Only George Osborne and David Cameron could describe last week’s economic growth figures as good news. They showed that our economy has flatlined over the last six months – the 0.5 per cent growth in the first quarter of this year, which the government trumpeted, simply made up for the 0.5 per cent contraction we saw at the end of last year due to the severe snow.

The Chancellor, who refused to repeat the Office for National Statistics’ description of the economy as being flat, seems to be in denial about the impact his decision to cut too deep and too fast is making. In the previous six months, under the influence of our plans to get the deficit down in a steadier way and put jobs and growth first, our economy grew by 1.8 per cent. But since George Osborne’s spending review, since the Tory VAT rise, but before the bulk of the cuts started to kick in last month, the economy has not grown at all.

In contrast, over the same period, the US economy grew by 1.2 per cent – even though both sides of the Altantic have been through a big global recession and had to face rising world oil prices and severe winter weather. As the respected Financial Times commentator Martin Wolf noted last week, the UK economy is 4 per cent below the level it was at before the global financial crisis, while GDP in the US has now surpassed its pre-crisis peak.

While last year’s cuts and the VAT rise have had an impact on our economy, the promise of big cuts and tax rises to come has also hit consumer and business confidence hard. Consumer confidence has hit a nearly 20 year low. And only this week we saw that manufacturing – which has recently been boosted by a weak pound that makes our exports cheaper abroad – is also facing a slowdown with new orders at their lowest level for eight months.

The warnings we and the Liberal Democrats made in the general election twelve months ago that putting up VAT and cutting spending on jobs programmes and school buildings in the last year would put the recovery at risk have now come true – although the Lib Dems have helped make those fears a reality. It’s no wonder that on the doorstep in recent months pretty much every person I’ve met who voted for Nick Clegg feels betrayed. This coalition has no mandate for its reckless economic policy, just as it has no mandate for its NHS reorganisation or the trebling of tuition fees.

Of course, after the biggest global financial crisis since the 1930s, every major country faces tough decisions to get their deficits down. But cutting further and faster than any other major economy was – as even Nick Clegg recently recognised – a political choice by this Conservative-led government.

The economy should be growing strongly this year. But inflation and unemployment are both set to be higher – and growth significantly slower – than the independent Office for Budget Responsibility forecast would happen under Labour’s plan. And what is the result? George Osborne is now set to borrow £46 billion more than he was expecting to just a few months ago. That’s because fewer people in work paying taxes and the economy growing more slowly creates a vicious circle.

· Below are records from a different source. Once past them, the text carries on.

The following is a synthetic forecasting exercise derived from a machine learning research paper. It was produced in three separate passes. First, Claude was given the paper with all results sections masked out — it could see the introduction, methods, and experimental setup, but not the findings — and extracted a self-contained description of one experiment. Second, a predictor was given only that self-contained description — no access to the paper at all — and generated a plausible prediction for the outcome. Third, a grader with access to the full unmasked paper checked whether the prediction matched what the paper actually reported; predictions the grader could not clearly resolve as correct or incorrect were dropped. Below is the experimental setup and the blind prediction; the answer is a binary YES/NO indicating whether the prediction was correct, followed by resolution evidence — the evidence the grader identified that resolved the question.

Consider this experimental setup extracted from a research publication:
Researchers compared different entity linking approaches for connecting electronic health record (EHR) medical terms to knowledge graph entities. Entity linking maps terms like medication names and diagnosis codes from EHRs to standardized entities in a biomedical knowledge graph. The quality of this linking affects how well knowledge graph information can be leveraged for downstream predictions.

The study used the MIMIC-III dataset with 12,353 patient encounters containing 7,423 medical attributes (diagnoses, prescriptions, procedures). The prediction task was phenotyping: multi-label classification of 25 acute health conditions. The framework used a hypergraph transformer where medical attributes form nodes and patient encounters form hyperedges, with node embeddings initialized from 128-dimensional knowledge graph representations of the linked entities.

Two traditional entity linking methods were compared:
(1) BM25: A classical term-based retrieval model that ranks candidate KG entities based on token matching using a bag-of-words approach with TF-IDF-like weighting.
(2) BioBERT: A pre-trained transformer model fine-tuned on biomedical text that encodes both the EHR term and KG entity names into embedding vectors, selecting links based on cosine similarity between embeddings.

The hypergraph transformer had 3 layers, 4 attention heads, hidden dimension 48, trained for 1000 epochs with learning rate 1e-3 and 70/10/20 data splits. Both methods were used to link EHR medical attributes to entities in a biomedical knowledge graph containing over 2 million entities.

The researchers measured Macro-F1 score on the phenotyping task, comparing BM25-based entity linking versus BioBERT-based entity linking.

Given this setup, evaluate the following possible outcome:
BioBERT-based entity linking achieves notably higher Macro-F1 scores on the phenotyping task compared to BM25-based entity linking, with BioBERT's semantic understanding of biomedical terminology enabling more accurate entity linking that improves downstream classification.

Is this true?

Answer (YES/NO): NO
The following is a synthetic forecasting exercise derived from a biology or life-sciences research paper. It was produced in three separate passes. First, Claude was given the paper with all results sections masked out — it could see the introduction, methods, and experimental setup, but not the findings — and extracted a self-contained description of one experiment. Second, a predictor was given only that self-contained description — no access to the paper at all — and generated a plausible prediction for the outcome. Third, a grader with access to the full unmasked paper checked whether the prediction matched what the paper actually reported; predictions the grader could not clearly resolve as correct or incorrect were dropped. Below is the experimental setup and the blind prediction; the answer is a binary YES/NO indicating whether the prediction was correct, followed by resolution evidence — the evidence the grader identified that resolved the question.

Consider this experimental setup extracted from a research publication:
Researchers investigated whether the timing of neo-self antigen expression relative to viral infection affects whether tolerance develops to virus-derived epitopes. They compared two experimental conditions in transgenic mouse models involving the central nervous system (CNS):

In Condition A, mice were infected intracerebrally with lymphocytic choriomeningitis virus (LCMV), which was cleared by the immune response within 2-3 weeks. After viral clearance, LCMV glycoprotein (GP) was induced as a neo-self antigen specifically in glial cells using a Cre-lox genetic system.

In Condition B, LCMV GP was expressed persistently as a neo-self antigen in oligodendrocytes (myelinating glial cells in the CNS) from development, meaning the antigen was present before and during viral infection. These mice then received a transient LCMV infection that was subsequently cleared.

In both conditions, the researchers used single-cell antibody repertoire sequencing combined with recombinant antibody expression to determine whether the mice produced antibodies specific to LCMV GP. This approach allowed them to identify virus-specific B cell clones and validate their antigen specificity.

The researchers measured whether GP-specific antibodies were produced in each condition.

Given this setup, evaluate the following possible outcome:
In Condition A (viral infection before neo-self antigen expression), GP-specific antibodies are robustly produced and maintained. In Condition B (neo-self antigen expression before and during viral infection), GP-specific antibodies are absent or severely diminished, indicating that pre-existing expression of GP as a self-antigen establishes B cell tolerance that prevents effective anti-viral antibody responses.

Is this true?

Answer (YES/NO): YES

There is an alternative, as Labour has been setting out. We should be putting jobs and growth first and reducing the deficit in a steadier way. This approach was working a year ago when the economy was starting to grow strongly, unemployment was falling and borrowing came in £21 billion lower than planned. The government should also be repeating last year’s £3.5 billion bank bonus tax to build thousands of new homes, create over 100,000 jobs and support small businesses.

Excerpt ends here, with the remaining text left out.